EXTRACTED RECORDS:
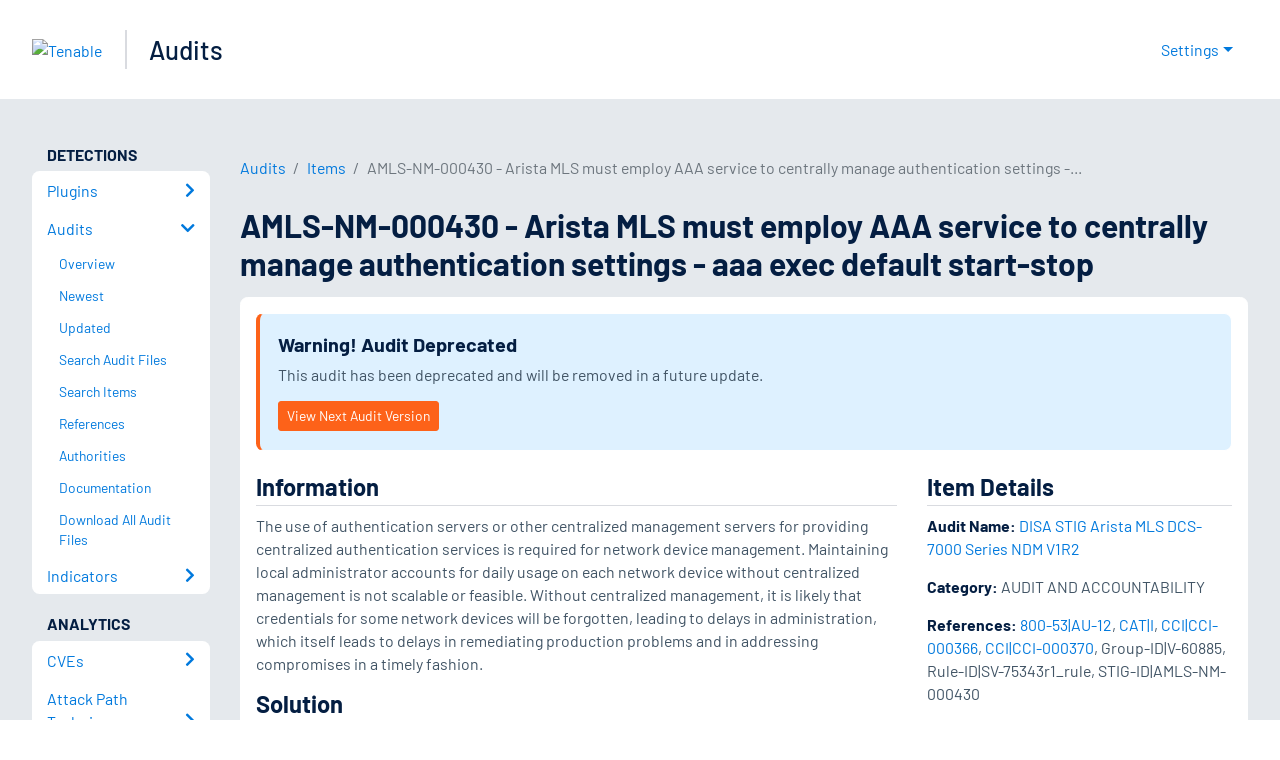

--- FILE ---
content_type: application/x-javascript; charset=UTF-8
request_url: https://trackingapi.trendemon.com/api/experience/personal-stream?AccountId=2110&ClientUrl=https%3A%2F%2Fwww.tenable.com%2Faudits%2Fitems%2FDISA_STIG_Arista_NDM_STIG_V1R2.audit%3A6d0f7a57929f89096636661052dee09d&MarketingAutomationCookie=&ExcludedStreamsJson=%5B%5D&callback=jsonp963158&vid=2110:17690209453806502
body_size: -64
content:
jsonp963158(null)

THE TASK:
Leave every image out and retype the entries above word for word.

TASK ANSWER:
--- FILE ---
content_type: application/x-javascript; charset=UTF-8
request_url: https://trackingapi.trendemon.com/api/experience/personal-stream?AccountId=2110&ClientUrl=https%3A%2F%2Fwww.tenable.com%2Faudits%2Fitems%2FDISA_STIG_Arista_NDM_STIG_V1R2.audit%3A6d0f7a57929f89096636661052dee09d&MarketingAutomationCookie=&ExcludedStreamsJson=%5B%5D&callback=jsonp963158&vid=2110:17690209453806502
body_size: -64
content:
jsonp963158(null)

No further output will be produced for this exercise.